Wednesday, January 7, 2009

a wrench

Students often ask what to do when they get stuck writing a story. They’ve got a few characters, a time period, place, and a situation, but nothing much is happening. There are all sorts of answers I can give, but one of them is the wrench theory. Sometimes you just have to throw a wrench into the machinery that is just plowing along, taking you only where you expect it to take you, like a large clock, ticking away. Throw a wrench into the gears and sparks fly, smoke billows out, maybe even something catches on fire. People come running. Someone has to do something. Nothing is ever the same. I read about this in some how-to book on writing. It said, "Have a tree fall on someone. See who comes running." I used that advice, and you can see the tree falling in THE REHEARSAL. My characters did things that I didn’t expect–and this is the important part, that after you throw a good sized wrench in, watch and see what your characters do. And hope they surprise you.

I remind my students that this is basically how life works. You’re sailing along, dealing with stuff, handling it somehow, although it may not always be easy. Then you get that phone call, or a drunk driver slams into your car, or the guy at work you hardly know tells you some horrible secret, or your daughter ends up in the Medical Intensive Care Unit (you thought she just had the flu) and it turns out she has sudden onset Type 1 Diabetes, and she’ll have to give herself insulin shots every day for the rest of her life, and you are afraid of needles, and can’t imagine how she is going to deal with this, and everyone cries, and then, oh my god, she figures out how to do all this amazing stuff, checking blood sugars, giving herself shots, measuring carbohydrates, giving up most simple sugars, and hardly a week has passed, but life has changed, and you’ve found out that your daughter, who you know so well, can still completely surprise you.

Literary fiction is character driven. It’s about the characters. The plot is how a character deals with a problem, or problems. Plot devices are the war, the tornado, the tree falling, the diabetes, the problems. Sometimes we have to do bad things to our characters to see who they really are, and what the plot is about. And the fun part is when they surprise us.

And yes, it’s been a rough few weeks here, but my daughter is an amazing young woman. I’ll get back to fiction soon. Right now I’m just wondering where the hell that wrench came from–not the most productive question though. Things just happen, right out of the blue. As a writer, you get to be the wrench thrower. As a human being, you can get hit pretty hard. I am so lucky to be able to say she’ll be fine. Sometimes that’s not what people can say. My heart goes out to them.

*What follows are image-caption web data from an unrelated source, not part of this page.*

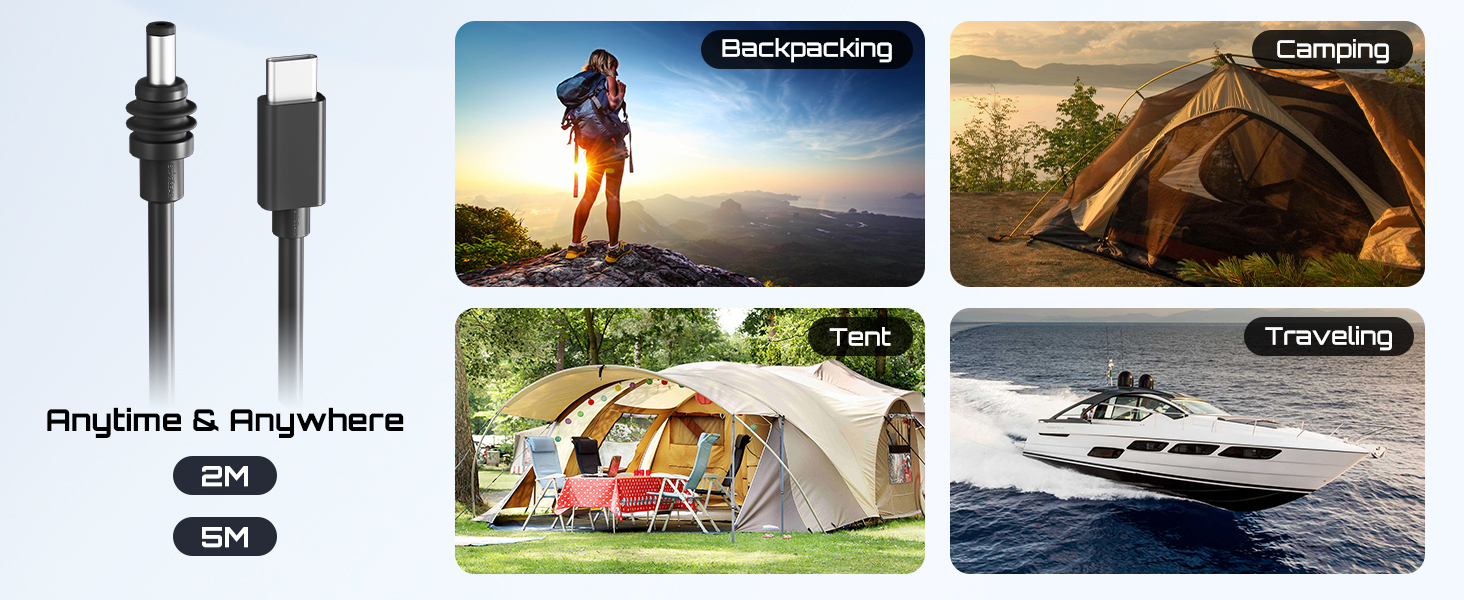 Starlink Mini Protective Case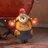 danny_craine
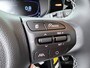Kia Picanto 1.0 GDi DynamicLine - Apple Carplay/Android Auto - Navigatie - Achteruitrijcamera - Fabrieksgarantie t/m 2033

Peace and all good things, such as health and happiness.


michael salinger said...


Diane Vogel Ferri said...

Fiction we can control - but real life - that's another story. I hope your daughter continues to handle it all well.

Anonymous said...

I have read this post several times, Sarah, and I still hold my breath each time. God bless you and your daughter.

sarah willis said...

Hi Michael, Diane and jtd7,

Thanks for your thoughts.


Amy said...

Sad and lovely and really good, Sarah. We are so vulnerable to other machinations...

Unknown said...

Just what I'd expect from you two.

Writing that grabs me somewhere in my middle and travels up in a fullness to somewhere behind my eyes.

And a supremely competent and intelligent young (only compared to us)woman who knocks us out with her independence.

With admiration,

sarah willis said...

Hi Amy and Hq,

Thanks for checking in here, and thanks for your words.